* **WHAT TO PRODUCE**: Search the records for the string "States", then copy each line that has it.

* **SUPPLIED MATERIAL**:
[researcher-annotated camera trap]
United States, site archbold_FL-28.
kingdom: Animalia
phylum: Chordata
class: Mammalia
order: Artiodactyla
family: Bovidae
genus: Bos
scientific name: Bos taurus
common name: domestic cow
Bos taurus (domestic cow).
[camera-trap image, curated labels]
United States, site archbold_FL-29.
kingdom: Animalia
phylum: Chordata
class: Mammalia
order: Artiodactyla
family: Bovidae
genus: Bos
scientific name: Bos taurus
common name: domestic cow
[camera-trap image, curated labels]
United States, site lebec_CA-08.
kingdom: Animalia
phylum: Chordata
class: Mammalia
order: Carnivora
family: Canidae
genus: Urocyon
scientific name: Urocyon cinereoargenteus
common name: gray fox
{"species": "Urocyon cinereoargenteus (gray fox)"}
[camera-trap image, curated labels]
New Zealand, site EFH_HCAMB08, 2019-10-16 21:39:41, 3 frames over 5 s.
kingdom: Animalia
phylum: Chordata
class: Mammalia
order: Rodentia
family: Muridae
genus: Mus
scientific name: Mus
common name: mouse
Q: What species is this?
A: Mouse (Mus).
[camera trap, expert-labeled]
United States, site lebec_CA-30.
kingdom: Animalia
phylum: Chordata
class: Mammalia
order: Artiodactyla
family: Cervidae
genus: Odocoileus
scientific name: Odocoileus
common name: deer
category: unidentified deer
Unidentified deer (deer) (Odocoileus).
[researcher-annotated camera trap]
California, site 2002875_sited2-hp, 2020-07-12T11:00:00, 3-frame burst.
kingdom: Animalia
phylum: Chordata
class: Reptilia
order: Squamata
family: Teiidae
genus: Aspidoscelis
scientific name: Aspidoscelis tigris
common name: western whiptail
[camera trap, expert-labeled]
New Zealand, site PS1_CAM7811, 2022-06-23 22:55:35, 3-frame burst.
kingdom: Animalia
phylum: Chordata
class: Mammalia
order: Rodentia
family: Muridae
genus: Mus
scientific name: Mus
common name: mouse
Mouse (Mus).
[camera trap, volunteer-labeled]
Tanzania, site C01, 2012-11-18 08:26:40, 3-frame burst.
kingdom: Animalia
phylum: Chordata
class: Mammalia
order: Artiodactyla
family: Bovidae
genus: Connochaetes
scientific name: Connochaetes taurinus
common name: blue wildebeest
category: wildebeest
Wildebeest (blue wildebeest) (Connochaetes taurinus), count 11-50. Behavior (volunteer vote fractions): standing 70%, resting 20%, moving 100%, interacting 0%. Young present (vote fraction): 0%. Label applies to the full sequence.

* **EXERCISE RESPONSE**:
United States, site archbold_FL-28.
United States, site archbold_FL-29.
United States, site lebec_CA-08.
United States, site lebec_CA-30.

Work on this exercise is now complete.